Sotheby’s offers two reasons in its explanation of the situation: 1) the slowdown in Chinese buying activity and 2) a smaller number of single-owner sales in China, North America and Europe. The year 2011 turned out to be one of the best performing periods in Sotheby’s history in terms of single-owner sales, leaving 2012 in a highly unfavorable position when it comes to making comparisons. Even though Sotheby’s remains optimistic and expresses confidence in the high-end market, it also feels the need to protect itself from ongoing volatility associated with the auction business. Thus, the leading auction house has announced a plan to focus on segments that have shown strong growth over the past several years: lending services and private sales.

In the first six months of 2012, Sotheby’s financial segment showed the highest revenue among all the company’s segments, increasing by 34% to reach USD 8.2 mln.
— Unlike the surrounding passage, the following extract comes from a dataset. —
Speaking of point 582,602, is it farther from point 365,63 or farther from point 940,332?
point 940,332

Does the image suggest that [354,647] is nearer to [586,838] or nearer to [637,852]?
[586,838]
According to the company’s president & CEO, Bill Ruprecht, investors are turning to the liquid side of art, having exhausted the potential of other assets. Sotheby’s continues to benefit from this trend, remaining one of the few players in the art-lending business. Private sales also remained robust, growing by 19% in comparison with the same period last year.

Despite the slowdown in Asian activity, Sotheby’s still claims that the Chinese segment is one of the key areas for the next six months. In fall 2012, the company plans to present unique pieces by Giuseppe Castiglione for Hong Kong sales as well as host an exhibition of works by graduates of China’s premier arts academy at the School of Design of CAFA. Makers of luxury brands have recently published disclosures confirming growth in Asia, and Sotheby’s hopes to maintain similarly strong performance. In some cases, such as that of Prada Group, which just announced exceptional revenue growth in Asia that contributed to approximately 60% of its total sales, in general, luxury brands such as LVMH and Richemont are concerned with an overall slowdown in performance. Although Mr. Ruprecht prefers not to define Sotheby’s as a luxury brand, he nevertheless admits that the auction house still needs to engage with the same group of wealthy clientele.